O trabalho e suas implicações subjetivas
Os significados e sentidos do trabalho são
pesquisados há anos pelas mais diversas áreas do conhecimento. Alguns
estudiosos defendem a distinção entre os termos, enquanto outros os utilizam
como sinônimos. A despeito da problemática dos conceitos, a etimologia da
palavra sentido, originária do latim sensus,
remete à percepção, significado, sentimento. Pode-se considerar que os
significados são construídos coletivamente em um determinado contexto
histórico, econômico e social concreto, enquanto os sentidos são uma produção
pessoal em função da apreensão individual dos significados coletivos nas
experiências do cotidiano. Uma revisão da literatura mostra que mesmo havendo
diferentes estudos sobre significado e sentido, o que há em comum entre eles –
e provavelmente a questão mais importante – é que ambos são produzidos pelo
sujeito a partir de sua experiência concreta na realidade (Tolfo, Coutinho,
Almeida, Baasch & Cugnier, 2005).
Útil para discussão deste artigo é a definição que
Morin (2001) apresenta de sentido do trabalho como uma estrutura afetiva
formada por três componentes: significado, orientação e coerência.
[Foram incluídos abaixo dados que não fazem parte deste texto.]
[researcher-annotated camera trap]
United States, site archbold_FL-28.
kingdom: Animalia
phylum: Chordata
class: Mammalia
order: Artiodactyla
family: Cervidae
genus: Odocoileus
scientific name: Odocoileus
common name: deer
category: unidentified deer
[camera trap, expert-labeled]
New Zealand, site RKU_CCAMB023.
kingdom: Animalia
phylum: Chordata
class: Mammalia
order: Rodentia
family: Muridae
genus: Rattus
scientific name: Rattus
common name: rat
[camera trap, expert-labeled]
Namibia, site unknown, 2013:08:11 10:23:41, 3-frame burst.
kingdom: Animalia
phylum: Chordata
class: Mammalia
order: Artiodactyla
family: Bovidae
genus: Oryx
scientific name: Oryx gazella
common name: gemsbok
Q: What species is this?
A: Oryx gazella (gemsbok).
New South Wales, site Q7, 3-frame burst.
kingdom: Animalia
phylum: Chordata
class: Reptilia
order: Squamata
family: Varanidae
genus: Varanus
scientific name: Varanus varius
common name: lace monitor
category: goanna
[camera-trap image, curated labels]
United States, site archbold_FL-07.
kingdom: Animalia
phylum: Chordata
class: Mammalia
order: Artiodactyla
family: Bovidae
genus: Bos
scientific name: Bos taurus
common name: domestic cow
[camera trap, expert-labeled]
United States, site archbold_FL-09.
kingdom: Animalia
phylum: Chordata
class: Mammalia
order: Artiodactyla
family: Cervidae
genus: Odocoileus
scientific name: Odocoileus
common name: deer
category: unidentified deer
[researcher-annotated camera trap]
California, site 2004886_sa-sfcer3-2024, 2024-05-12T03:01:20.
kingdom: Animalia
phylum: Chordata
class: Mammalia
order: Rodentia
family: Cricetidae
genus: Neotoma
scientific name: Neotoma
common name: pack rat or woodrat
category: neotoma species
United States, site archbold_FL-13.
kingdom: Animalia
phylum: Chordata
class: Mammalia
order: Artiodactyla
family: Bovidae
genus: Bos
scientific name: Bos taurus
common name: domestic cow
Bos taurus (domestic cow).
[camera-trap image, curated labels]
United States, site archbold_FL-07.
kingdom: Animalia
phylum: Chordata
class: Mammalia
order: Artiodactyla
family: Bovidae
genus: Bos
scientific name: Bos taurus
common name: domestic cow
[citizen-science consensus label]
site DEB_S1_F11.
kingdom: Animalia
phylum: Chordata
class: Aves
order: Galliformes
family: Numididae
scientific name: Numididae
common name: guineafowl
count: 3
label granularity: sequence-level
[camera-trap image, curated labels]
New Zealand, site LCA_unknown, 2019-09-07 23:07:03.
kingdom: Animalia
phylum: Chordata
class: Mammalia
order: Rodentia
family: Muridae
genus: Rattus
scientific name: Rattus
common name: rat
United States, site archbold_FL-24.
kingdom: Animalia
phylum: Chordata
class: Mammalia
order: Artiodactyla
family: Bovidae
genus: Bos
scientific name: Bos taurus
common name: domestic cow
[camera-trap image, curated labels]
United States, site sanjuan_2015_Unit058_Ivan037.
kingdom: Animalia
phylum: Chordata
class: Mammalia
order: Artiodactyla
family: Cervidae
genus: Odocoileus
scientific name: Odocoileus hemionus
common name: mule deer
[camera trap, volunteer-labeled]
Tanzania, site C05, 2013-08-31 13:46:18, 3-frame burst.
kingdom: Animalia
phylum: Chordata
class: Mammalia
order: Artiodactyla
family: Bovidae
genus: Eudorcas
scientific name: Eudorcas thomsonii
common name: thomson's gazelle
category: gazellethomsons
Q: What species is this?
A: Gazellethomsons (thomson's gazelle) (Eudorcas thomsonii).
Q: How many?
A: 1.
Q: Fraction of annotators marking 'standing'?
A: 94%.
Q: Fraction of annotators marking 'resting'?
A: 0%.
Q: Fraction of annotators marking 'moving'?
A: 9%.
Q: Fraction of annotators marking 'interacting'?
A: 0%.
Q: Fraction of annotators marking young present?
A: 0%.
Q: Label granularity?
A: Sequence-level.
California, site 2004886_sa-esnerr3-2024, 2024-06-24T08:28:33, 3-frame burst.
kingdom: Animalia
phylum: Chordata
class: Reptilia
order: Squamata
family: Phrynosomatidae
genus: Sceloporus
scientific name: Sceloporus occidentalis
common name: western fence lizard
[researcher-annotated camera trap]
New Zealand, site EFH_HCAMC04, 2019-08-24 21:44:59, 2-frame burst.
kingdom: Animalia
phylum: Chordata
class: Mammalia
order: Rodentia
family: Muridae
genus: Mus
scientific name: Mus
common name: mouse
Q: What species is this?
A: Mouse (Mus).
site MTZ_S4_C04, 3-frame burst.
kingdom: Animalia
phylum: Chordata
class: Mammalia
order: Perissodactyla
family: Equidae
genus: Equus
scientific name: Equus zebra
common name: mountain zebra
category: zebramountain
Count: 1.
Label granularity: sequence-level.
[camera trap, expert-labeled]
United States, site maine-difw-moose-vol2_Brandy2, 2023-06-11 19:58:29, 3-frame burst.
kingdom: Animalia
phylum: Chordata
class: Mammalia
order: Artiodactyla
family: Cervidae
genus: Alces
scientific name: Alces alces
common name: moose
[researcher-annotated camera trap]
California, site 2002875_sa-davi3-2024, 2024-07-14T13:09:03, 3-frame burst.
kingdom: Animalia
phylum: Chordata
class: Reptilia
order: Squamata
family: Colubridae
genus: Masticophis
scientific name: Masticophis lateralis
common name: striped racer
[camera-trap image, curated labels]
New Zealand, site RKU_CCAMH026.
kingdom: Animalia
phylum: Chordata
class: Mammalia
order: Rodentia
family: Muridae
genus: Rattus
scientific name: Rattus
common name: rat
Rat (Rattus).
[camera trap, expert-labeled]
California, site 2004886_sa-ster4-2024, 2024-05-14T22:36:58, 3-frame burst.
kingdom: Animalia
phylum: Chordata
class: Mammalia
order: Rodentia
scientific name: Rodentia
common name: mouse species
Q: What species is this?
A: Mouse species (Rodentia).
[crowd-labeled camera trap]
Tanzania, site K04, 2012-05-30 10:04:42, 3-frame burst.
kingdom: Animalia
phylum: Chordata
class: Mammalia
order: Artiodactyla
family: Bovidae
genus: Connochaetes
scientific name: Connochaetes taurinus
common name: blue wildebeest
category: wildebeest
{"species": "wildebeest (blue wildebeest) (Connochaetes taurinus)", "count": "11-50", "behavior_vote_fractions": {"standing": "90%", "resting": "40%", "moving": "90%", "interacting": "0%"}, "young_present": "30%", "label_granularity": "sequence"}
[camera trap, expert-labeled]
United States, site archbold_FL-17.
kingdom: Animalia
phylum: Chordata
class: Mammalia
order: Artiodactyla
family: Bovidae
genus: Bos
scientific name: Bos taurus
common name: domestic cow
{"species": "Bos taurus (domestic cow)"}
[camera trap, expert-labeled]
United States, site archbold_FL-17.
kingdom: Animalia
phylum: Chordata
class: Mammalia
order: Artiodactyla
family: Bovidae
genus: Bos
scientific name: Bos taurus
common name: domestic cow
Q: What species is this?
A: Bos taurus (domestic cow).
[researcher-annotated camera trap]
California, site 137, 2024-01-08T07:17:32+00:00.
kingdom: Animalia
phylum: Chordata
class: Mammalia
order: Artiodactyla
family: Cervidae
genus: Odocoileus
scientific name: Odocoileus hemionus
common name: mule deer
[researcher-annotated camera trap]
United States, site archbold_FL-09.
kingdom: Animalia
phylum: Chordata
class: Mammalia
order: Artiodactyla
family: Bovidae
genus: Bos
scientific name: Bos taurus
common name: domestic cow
O
significado refere-se às representações que o indivíduo tem de suas atividades
e o valor que lhe atribui; a orientação é a inclinação para o trabalho, o que
ele busca e o que guia suas ações; e a coerência é o equilíbrio que o indivíduo
espera de sua relação com o trabalho. Sendo a relação do sujeito com o trabalho
uma dimensão afetiva, é compreensível que a falta de trabalho gere um sentimento
de perda semelhante ao que se desenvolve no processo de luto.
Pesquisas realizadas pelo grupo MOW (1987) e por
Morin (2001) apontam que mesmo que tivessem condições de viver confortavelmente
para o resto da vida, as pessoas continuariam trabalhando, pois o trabalho,
além de ser uma fonte de recursos financeiros, é um meio de se relacionar com
os outros, de se sentir parte integrante de um grupo, de ter uma ocupação e de
ter uma meta a ser atingida na vida. É indiscutível que o trabalho transborda
sentido individual e social, é um meio de produção da vida de cada um ao
permitir subsistência, criar sentidos existenciais ou contribuir na
estruturação da identidade e subjetividade.
O trabalho como uma
atividade genérica torna-se uma forma de relacionar-se com coisas e pessoas, e
em consequência disso leva à configuração de identidades, jeitos de ser e
existir no mundo compartilhado. Sendo assim, o desemprego é, frequentemente, a
origem de experiências de solidão, desamparo e desespero (Sato e Schdmit, 2004).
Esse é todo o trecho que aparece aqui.